Sum it up, you need to buy the following if you want to base your IG around the infantry Platoon.

3x Any of the Company Command Squad, 4x Any of the Infantry squads


----------



## Hattoria (Dec 14, 2009)

Got it! Thank you very much and sorry for being a n00b on this subject XD

And thank you everyone for the responses! I'll order the codex next week with a battleforce and work from there.


----------



## VX485 (Feb 17, 2011)

dw the guard infantry platoon is one of the most confusing troop choices for new players


----------



## the-ad-man (Jan 22, 2010)

VX485 said:


> dw the guard infantry platoon is one of the most confusing troop choices for new players


here here! the most absolute truth ever spoken haha

tho once you have the codex and have read it a couple of times, it all makes sense. its also a very good system, it allows alot of freedom and customisation of your army 


the battleforce is a brilliant buy for a new guard player (i think ive bought 4 now  )


----------



## Hattoria (Dec 14, 2009)

I'm quickly learning that XD But hopefully won't be a noob at this for long!

I'll be ordering the codex and the battleforce hopefully next week!

Side note: I haven't painted any human flesh aside the SM captain and that came out looking like he was from the Simpsons, so any advice which color(s) I should get for painting flesh?


----------



## VX485 (Feb 17, 2011)

Well i like using tallarn flesh foundation paint. it comes up nice and then its as easy as painting another skin tone on top of that helps it come up well.

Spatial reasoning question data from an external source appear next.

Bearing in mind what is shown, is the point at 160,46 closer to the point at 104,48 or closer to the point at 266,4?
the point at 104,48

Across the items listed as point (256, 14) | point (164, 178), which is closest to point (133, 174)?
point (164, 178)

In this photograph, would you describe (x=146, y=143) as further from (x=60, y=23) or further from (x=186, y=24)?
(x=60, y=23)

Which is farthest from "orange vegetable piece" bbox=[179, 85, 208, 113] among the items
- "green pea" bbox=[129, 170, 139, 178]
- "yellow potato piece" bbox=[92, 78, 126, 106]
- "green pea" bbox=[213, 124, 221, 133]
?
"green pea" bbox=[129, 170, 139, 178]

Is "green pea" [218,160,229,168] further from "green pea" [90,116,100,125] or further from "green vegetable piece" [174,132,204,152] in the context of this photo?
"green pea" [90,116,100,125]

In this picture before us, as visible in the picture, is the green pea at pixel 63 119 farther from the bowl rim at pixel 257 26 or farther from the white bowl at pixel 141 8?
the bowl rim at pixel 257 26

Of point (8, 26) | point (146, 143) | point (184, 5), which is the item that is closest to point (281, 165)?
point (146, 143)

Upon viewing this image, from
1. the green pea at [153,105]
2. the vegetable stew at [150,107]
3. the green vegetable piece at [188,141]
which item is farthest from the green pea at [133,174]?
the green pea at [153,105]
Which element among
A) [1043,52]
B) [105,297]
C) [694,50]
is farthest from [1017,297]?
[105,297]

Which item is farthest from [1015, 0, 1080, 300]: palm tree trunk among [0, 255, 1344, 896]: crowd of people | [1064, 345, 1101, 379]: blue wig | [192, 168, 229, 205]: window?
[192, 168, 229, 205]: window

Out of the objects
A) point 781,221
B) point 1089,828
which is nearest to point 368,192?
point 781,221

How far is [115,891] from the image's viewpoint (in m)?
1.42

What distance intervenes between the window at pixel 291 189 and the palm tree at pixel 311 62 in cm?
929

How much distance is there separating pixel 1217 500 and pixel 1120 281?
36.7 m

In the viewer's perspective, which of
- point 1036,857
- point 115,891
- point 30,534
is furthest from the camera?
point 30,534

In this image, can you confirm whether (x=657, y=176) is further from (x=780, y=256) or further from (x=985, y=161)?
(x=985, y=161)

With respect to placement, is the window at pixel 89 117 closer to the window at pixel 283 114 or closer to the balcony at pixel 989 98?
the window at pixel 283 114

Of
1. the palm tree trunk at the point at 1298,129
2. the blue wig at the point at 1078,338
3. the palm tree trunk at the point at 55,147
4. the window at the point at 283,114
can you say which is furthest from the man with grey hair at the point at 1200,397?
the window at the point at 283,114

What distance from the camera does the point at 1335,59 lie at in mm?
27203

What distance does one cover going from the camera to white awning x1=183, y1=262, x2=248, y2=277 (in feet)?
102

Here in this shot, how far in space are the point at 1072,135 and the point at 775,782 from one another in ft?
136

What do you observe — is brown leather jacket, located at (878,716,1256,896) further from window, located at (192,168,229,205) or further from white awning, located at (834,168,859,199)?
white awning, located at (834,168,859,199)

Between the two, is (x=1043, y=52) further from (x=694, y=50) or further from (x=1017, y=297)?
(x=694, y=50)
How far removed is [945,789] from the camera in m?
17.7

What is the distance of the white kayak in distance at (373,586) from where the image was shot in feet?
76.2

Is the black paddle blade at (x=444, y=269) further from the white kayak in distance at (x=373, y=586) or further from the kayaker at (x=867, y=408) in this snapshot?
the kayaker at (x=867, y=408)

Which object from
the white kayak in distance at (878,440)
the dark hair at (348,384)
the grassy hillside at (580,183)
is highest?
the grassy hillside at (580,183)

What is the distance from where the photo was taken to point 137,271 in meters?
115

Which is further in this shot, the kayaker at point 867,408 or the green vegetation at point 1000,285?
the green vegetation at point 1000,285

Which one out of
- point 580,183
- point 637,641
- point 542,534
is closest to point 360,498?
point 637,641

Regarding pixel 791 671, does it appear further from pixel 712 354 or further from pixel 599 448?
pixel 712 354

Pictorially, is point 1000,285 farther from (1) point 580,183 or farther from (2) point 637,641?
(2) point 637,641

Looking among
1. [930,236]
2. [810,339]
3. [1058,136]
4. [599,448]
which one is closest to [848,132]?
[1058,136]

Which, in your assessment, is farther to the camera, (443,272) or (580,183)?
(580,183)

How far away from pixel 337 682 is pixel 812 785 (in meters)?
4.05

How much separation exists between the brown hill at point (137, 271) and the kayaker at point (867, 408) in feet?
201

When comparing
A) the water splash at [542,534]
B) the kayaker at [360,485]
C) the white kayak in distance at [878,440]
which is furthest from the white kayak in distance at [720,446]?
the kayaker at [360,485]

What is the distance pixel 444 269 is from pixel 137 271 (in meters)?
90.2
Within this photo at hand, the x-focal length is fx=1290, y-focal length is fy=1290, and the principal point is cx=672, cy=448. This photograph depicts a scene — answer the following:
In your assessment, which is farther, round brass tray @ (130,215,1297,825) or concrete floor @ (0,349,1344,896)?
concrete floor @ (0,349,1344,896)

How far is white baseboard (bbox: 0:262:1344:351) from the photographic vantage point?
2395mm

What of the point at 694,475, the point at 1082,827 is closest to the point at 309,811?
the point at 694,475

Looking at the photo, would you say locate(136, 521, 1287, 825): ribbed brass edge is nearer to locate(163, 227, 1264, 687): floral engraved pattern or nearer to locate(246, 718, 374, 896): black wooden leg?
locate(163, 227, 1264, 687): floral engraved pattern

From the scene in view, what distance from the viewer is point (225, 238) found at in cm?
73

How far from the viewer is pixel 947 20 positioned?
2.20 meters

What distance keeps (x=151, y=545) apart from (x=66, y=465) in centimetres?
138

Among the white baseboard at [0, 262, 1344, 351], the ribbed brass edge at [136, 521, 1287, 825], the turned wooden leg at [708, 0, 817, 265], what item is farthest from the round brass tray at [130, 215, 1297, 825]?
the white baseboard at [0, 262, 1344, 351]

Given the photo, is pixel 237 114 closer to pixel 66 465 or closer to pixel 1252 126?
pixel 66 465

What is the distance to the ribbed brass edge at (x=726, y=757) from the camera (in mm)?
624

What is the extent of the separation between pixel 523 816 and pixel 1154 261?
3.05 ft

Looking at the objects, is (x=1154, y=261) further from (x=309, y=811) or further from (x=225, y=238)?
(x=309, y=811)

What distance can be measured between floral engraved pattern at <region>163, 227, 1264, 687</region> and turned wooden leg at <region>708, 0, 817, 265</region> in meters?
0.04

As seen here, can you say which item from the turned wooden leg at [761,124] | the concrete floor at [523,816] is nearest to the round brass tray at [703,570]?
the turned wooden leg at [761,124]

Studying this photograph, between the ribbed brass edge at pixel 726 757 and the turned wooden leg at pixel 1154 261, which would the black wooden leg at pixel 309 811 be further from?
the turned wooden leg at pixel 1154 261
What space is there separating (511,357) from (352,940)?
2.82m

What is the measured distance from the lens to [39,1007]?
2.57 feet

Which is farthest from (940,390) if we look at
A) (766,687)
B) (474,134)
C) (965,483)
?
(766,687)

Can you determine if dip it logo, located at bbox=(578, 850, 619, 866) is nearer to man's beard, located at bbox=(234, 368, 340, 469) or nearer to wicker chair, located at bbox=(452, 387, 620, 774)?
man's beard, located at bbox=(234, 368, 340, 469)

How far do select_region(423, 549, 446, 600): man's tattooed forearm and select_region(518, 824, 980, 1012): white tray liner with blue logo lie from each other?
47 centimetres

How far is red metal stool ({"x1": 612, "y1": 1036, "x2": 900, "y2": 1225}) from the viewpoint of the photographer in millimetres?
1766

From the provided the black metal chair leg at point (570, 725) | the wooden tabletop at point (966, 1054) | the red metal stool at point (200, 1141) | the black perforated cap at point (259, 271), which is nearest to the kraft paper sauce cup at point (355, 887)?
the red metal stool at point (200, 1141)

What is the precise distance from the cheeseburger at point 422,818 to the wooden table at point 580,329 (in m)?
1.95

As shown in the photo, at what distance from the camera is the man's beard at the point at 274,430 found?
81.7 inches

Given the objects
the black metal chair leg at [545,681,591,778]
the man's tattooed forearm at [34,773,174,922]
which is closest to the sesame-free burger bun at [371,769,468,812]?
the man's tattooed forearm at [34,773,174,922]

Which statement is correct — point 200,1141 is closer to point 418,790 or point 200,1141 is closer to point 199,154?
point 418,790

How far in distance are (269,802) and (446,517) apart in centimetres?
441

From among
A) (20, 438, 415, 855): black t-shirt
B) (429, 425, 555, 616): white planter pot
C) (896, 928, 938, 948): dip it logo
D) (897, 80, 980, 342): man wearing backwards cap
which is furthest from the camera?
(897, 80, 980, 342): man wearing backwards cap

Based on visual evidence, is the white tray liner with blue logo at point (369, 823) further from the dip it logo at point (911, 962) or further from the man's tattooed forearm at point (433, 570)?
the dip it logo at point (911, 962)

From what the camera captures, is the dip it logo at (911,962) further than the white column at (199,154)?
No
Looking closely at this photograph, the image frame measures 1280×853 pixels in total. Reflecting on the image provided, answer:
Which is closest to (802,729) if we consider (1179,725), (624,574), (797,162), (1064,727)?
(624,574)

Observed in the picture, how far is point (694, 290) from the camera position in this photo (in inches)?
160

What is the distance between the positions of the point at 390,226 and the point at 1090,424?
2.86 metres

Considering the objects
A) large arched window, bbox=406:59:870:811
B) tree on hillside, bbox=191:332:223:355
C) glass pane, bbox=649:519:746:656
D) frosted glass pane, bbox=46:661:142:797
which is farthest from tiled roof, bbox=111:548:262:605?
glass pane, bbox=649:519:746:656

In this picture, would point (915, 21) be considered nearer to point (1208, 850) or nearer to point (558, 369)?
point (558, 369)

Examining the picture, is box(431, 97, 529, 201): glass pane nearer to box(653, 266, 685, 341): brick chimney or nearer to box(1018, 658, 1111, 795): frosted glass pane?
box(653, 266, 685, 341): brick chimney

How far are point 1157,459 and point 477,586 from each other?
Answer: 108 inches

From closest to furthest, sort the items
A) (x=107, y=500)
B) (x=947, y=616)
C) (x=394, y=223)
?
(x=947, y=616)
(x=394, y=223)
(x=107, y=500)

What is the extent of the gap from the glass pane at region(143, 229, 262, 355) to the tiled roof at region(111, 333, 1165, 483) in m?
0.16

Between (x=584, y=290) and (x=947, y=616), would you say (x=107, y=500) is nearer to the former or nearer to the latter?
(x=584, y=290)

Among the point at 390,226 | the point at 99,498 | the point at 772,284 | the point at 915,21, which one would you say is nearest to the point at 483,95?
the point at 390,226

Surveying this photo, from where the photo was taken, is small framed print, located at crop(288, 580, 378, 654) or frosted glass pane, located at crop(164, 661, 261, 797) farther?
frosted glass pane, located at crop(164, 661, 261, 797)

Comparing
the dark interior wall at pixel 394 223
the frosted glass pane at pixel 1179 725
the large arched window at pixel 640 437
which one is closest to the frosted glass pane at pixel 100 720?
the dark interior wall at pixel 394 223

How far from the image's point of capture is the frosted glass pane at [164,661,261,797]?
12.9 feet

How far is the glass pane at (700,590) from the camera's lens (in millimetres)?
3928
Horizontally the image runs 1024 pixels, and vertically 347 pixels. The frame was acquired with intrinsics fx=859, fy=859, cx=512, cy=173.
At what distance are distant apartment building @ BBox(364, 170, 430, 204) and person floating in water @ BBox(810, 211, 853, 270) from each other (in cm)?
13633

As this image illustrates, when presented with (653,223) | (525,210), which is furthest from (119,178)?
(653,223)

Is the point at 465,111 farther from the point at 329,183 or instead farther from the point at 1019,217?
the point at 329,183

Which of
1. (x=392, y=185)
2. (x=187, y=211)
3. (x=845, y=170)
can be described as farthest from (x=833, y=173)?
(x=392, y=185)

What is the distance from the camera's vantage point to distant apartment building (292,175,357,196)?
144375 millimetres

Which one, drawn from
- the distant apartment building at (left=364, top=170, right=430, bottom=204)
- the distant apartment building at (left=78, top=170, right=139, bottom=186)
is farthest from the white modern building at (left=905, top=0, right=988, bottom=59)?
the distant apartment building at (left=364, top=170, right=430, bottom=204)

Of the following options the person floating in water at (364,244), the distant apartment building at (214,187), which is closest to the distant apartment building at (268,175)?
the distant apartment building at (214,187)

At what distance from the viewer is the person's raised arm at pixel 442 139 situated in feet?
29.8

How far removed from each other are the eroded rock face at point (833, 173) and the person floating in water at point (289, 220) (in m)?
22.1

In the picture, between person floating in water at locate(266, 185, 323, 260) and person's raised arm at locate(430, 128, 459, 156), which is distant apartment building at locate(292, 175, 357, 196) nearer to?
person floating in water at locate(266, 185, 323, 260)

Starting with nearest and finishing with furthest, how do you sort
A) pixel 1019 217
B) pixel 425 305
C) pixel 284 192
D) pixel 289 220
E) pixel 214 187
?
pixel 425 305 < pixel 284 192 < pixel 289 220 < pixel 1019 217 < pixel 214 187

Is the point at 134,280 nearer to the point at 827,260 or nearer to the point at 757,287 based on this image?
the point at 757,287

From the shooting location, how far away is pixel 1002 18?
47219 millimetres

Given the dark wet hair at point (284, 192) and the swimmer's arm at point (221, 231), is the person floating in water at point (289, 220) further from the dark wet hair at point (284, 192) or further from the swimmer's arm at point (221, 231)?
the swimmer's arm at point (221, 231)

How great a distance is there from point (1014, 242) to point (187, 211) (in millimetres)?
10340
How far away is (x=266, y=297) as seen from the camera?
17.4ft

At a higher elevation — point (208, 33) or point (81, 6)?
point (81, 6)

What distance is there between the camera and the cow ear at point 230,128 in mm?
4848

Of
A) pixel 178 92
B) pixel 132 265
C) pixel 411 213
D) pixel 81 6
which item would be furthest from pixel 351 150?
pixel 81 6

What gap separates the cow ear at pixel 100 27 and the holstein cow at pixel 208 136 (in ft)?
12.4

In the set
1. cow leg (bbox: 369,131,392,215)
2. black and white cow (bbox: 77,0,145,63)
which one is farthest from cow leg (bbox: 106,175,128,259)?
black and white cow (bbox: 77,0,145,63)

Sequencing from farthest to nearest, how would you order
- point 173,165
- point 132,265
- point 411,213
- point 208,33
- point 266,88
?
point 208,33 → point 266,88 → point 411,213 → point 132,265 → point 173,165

Also depending on what colour scheme your army is, a citadel wash will make them look much better, especially skin areas


----------



## Fire Tempered (Dec 16, 2010)

Two flesh colours and Ogryn flesh wash should be enough for a start. You can take tallarn and elf flesh for example. Paint first with darker one, wash it, then highlight.


----------



## coke123 (Sep 4, 2010)

Ridiculously fast skin tone which gives a pretty good finish- deneb stone with and ogryn flesh wash. Takes no time flat, and for the effort you put in, it's actually a really awesome finish. It's how I did the flesh in my space marine army. If I were to ever play Guard, painting large amounts of infantry, this is most certainly the way I'd do it. The great thing is, it pretty self highlights, and deneb stone will pick up the colour of any wash you apply over it.


----------